Rohingya Muslims who have fled the ongoing violence in their home country, Myanmar, and found shelter in Bangladesh are safe from the violence but now suffer through incessant torrential rains and flooding.

These Arakan Province Muslims who have escaped the massacre in Myanmar have taken shelter at camps in the border villages of Cox’s Bazaar district in Bangladesh and now struggle to survive incessant raining in makeshift, unsound camps. According to UN sources, since the beginning of ethno-religious tensions and attacks by extremist Buddhists and other fanatical groups that target Muslims in Myanmar, nearly 100,000 people have left their homes.

Many refugees have indicated that unless their security in their country is guaranteed, most do not plan to return home. Fifty-year-old Taiba Aynun fled to Bangladesh five months ago. “Myanmar is just like hell. If you decide to go out into the street, then you risk being killed. They killed my husband and my brothers and they raped me. I managed to flee thanks to the help of my neighbors. Yet, here the Bangladesh, the government cannot take care of us any longer. We are stuck between the two countries now,” she said.

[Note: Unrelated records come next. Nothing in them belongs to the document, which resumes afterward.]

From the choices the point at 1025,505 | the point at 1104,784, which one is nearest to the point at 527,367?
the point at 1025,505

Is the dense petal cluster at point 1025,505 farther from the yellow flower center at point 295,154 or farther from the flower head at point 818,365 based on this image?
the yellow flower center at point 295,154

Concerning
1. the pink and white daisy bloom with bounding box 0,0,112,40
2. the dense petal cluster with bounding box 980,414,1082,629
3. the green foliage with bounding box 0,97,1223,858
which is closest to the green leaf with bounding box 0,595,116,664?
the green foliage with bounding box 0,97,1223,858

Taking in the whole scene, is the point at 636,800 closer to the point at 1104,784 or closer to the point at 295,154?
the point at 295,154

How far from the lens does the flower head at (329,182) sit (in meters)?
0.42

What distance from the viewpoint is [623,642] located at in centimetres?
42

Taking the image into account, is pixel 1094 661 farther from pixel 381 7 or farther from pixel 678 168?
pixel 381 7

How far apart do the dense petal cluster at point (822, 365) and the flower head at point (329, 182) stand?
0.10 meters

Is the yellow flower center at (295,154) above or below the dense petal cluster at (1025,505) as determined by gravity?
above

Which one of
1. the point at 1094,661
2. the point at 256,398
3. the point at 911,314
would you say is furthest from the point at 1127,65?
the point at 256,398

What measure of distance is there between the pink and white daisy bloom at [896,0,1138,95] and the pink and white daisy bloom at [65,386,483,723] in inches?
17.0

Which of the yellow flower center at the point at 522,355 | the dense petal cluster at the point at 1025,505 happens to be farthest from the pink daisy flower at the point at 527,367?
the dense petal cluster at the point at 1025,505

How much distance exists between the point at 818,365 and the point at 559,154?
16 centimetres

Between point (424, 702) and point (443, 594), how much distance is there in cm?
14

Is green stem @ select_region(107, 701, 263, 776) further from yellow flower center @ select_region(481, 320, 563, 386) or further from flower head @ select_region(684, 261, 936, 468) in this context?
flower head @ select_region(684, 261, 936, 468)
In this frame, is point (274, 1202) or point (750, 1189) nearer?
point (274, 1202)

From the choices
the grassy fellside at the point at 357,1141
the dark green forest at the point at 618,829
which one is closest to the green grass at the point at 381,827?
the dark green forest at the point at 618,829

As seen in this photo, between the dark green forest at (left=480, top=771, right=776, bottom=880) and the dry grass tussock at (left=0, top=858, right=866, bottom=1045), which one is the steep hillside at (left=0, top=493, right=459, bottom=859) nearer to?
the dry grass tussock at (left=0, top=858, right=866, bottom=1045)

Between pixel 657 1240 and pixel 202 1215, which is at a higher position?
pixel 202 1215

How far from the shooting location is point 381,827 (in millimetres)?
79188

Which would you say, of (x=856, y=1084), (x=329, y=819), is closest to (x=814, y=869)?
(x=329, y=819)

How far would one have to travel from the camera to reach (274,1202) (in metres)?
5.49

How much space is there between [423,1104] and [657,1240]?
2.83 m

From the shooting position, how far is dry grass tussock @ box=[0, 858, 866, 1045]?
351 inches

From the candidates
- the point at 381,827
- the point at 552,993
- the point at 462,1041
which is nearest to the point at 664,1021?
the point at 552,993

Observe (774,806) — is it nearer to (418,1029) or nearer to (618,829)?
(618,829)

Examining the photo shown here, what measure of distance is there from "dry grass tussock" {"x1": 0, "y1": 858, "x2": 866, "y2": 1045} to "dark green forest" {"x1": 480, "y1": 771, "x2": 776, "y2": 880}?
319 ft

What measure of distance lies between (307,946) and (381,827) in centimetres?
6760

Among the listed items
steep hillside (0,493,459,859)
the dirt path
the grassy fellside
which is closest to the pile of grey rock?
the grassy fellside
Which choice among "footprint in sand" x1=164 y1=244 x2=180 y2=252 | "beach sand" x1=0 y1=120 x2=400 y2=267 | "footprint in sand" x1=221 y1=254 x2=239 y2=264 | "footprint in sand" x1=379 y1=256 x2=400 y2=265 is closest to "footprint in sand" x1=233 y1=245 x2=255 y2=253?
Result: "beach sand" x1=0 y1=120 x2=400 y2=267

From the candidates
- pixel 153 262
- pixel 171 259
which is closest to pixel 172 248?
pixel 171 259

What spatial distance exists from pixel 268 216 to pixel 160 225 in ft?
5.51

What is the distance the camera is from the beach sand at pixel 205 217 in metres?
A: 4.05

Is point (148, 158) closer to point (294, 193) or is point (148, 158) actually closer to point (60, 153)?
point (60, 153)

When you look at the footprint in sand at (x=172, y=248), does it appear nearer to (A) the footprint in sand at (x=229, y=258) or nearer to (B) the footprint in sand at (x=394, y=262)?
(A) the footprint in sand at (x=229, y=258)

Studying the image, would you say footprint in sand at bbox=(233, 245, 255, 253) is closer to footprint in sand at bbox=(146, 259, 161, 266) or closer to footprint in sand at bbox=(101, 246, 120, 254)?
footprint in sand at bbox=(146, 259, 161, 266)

Muhammed Ekrem, a thirty-five-year-old who fled from Myanmar years ago, spoke about what he and other Rohingya Muslims in Myanmar’s Arakan Province have gone through. “We were not allowed to go to mosques. They [Buddhist extremists] declared a night curfew to prevent us from going to the Tarawih [a voluntary night prayer performed during Ramadan] and, in this way, they had an excuse to kill whoever went out at night. They made life in the country unbearable for us. They banned agriculture and trade. They tortured our young girls. Then soldiers raided our houses. They killed one of my brothers by stabbing in the stomach and another by cutting off his head. They walked one of my brothers through the streets, pulling him by his beard for days. Soldiers raided our houses in Myanmar and yet here floods raid our houses,” he said.

Thousands of Rohingya Muslims, with children in their arms, have walked barefoot in heavy rains through the jungle to reach the coast, from which they sailed on to Bangladesh.

Kulame Kullam?ya described how he set out from Myanmar for Bangladesh a year ago. “I got on a boat with some Muslims who shared my destiny and who were fed up with the violence in Arakan, just like me. We starved for days and finally arrived in Bangladesh. When we arrived on the shore in Bangladesh, we hid in a forest for weeks. Two of my sons returned to Myanmar to bring our relatives. Although months have passed, I have not received any news from them. I am terribly afraid that they died.”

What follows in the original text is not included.